Monte Albán, el cerro del jaguar.

Situada a casi dos kilómetros sobre el nivel del mar, la zona arqueológica de Monte Albán, en Oaxaca, es una visita obligada para quien desee seguir los rastros del pasado zapoteco de ese importante y tradicionalista estado mexicano. Rolando García De la Cruz escribe en esta bitácora de viaje sobre su visita a un lugar cuyo nombre, en sus raíces zapotecas, significaría “Colina o Monte del Jaguar”.

Me levanté muy temprano, la garganta me ardía. Después de un baño, salí del hotel. Fui a lo de doña Tere. La señora de la fonda se sorprendió al verme sólo
con una playera delgada. “¿No tienes frío como nosotros?” “Sí, pero olvidé la chamarra; se siente mucho frío, pero creo que saldrá el sol”, contesté.

Después de pedir el respectivo chocolate con pan de yema, pedí unas entomatadas. De regreso al hotel tomé mi mochila y me dediqué a buscar los autobuses que por 90 pesos me llevarían a la zona arqueológica de Monte Albán. Tenía la idea de que ese lugar estaba muy lejos de la capital, pero en realidad es sólo subir las montañas para alcanzarla. Mientras remontábamos la pendiente, podíamos ver la capital, cada vez más chiquita. Luego las nubes que alcanzaban algunas crestas borraban de mi vista a los pueblos. Me puse la chamarra porque se sentía mucho frío.

Por fin llegamos a Monte Albán. Está a 1,940 metros sobre el nivel del mar. Me dirigí a la entrada principal. Por ser domingo, y con tan sólo presentar mi INE, pude ingresar sin contratiempos. Tenían un altar a los muertos que estuvo bien elaborado, sólo que a esas fechas ya todo estaba destruido; supongo los perros que andaban por ahí habían dado cuenta de ello. Hasta un cuadro pictórico estaba revuelto entre flores de cempasúchil y decoraciones en el suelo.

Caminé y empecé a fotografiar a las pequeñas estructuras que encontraba a mi paso. Luego llegué a la tumba siete, la más famosa. Se dice que fue la primera con una gran riqueza descubierta en América. En ella se encontró un cráneo forrado de turquesa, entre otros objetos cubiertos de este mineral, los pectorales de oro del dios de la muerte y del dios del sol, una copa de vidrio, huesos labrados, besotes, piezas de concha, objetos de plata, etc.

* Consignas:
A - Indica si cada una de estas afirmaciones concuerda con la crónica sobre Monte Albán y respalda tu respuesta con las palabras exactas de la crónica: (i) La zona arqueológica se encuentra a 1,940 metros sobre el nivel del mar. (ii) Los autobuses a la zona arqueológica costaban 90 pesos. (iii) En la tumba siete se encontró un cráneo forrado de jade.
B - Según la crónica sobre Monte Albán, ¿qué platillo se pidió después del chocolate con pan de yema?
C - Completa el siguiente tramo de la crónica sobre Monte Albán a partir de la última oración mostrada.

* Material:
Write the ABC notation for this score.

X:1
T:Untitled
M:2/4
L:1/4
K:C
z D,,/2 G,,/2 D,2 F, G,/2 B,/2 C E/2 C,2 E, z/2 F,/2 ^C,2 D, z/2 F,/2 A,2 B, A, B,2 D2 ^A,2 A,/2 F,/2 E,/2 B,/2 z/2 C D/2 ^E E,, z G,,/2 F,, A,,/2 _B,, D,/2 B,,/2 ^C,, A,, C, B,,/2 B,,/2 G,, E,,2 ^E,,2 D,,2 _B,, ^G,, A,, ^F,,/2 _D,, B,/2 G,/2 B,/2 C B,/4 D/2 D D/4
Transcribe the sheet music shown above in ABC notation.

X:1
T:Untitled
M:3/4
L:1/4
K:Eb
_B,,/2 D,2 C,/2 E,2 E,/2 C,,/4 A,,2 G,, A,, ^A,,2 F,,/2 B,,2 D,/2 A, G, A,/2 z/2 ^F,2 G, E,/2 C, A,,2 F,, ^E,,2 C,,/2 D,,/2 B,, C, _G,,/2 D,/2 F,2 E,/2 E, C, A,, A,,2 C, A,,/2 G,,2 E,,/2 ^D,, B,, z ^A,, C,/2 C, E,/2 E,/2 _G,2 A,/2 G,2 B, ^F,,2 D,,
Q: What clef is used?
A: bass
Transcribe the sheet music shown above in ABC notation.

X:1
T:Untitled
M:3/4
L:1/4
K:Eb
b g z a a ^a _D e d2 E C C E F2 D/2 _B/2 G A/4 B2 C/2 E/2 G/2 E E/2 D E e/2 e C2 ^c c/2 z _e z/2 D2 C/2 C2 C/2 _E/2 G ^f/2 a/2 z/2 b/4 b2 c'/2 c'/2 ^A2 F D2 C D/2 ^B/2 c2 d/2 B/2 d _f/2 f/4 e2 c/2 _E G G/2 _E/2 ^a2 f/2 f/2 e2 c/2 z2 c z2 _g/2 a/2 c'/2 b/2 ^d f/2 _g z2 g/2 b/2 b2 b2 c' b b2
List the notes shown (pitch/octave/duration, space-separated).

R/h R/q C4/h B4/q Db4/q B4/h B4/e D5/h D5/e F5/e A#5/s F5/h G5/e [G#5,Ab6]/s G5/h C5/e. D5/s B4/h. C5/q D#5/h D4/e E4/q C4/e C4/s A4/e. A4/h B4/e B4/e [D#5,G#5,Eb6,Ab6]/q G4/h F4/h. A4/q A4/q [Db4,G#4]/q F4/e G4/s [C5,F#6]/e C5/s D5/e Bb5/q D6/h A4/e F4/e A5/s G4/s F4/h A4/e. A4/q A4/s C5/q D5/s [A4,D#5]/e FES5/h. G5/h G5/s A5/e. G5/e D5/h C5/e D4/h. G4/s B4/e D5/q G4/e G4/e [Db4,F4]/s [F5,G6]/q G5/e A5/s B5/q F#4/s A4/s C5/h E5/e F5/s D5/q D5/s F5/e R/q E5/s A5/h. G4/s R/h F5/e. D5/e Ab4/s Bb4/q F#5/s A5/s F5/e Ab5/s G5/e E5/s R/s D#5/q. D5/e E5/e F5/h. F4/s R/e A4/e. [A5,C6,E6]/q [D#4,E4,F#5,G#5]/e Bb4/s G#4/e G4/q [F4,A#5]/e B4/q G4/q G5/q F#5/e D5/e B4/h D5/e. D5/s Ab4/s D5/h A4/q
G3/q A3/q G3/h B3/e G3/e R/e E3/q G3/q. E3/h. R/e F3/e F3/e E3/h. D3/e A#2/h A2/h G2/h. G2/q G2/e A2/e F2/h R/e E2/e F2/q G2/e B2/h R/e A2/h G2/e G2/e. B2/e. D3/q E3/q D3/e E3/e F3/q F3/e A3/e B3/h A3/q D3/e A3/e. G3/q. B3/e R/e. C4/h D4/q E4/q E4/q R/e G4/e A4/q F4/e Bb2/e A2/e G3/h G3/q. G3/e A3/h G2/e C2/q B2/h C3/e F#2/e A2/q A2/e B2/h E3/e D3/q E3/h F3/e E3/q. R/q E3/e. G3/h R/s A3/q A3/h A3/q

* Soluciones del ejercicio:
A -
(i) Sí: «Está a 1,940 metros sobre el nivel del mar.»
(ii) Sí: «los autobuses que por 90 pesos me llevarían a la zona arqueológica de Monte Albán».
(iii) No: «En ella se encontró un cráneo forrado de turquesa».

B - Unas entomatadas.

C -
También pasé por la tumba 104, la de los murales, a la que fue invitado el general Lazado Cárdenas, para abrirlas al mundo. Desgraciada, o afortunadamente, las tumbas están cerradas al público por ahora. Sólo había una que sí estaba abierta, y fue a la que entré. Pero era de techo muy bajo, tanto que uno no se puede incorporar. Estaba completamente vacía, sin murales.

Avancé hasta llegar a la cima de la plataforma norte, donde ya muchos extranjeros se habían dado cita. Subían y bajaban las pequeñas pirámides de esa zona. Desde esta parte se tiene la mejor vista de la plaza central y los pueblos de los valles. Se supone que los zapotecas aplanaron la cresta de esta montaña para construir el centro ceremonial.

Pronto empezó a sentirse calor y me quité la chamarra. Tomé varias fotos de las estructuras. En algunas partes de los patios hundidos se estaban haciendo restauraciones, por lo que no estaba permitido acceder. Bajé a la plaza central, que tiene casi trescientos metros de largo por más de cien de ancho; aunque de primera instancia pareciera un rectángulo perfecto, no lo es, pues tiene lados desiguales.

Vi a un hombre escalar una de las pirámides para alcanzar un sombrero que se le había volado a una mujer, el problema es que en esa parte del edificio estaba prohibido el acceso. Recordé los casos que se han dado en Chichen Itzá, donde han golpeado a turistas por escalar el Castillo, una de las siete maravillas del mundo moderno. Una mujer le gritó al hombre que bajara inmediatamente, que dejara el sombrero. El hombre contestó que ya le habían dado permiso de subir. Enseguida bajo el hombre con el artículo y nada ocurrió.

Más adelante encontré un nicho, dentro una enorme roca tallada. Empezó a llover, por lo que tuve que sacar la chamarra. No había donde resguardarse, hay muy pocos árboles. Mirando hacia la plataforma sur, caminé por el lado izquierdo de la plaza central, hasta alcanzar la base de la plataforma. En su esquina izquierda, encontré algunas rocas con relieves y desde ahí se podía ver algunos pueblos en los valles.

Mucha gente ya estaba subiendo y bajando esa pirámide, por lo que hice lo propio. Arriba encontré tunas rojas, ya listas para comer. Sobre la cima se podía ver más pueblos en los valles. Un par de extranjeras se ofrecieron a tomarme una foto. Les agradecí el detalle. Platicamos algunos minutos, pues este mismo día ellas volaban a la Ciudad de México.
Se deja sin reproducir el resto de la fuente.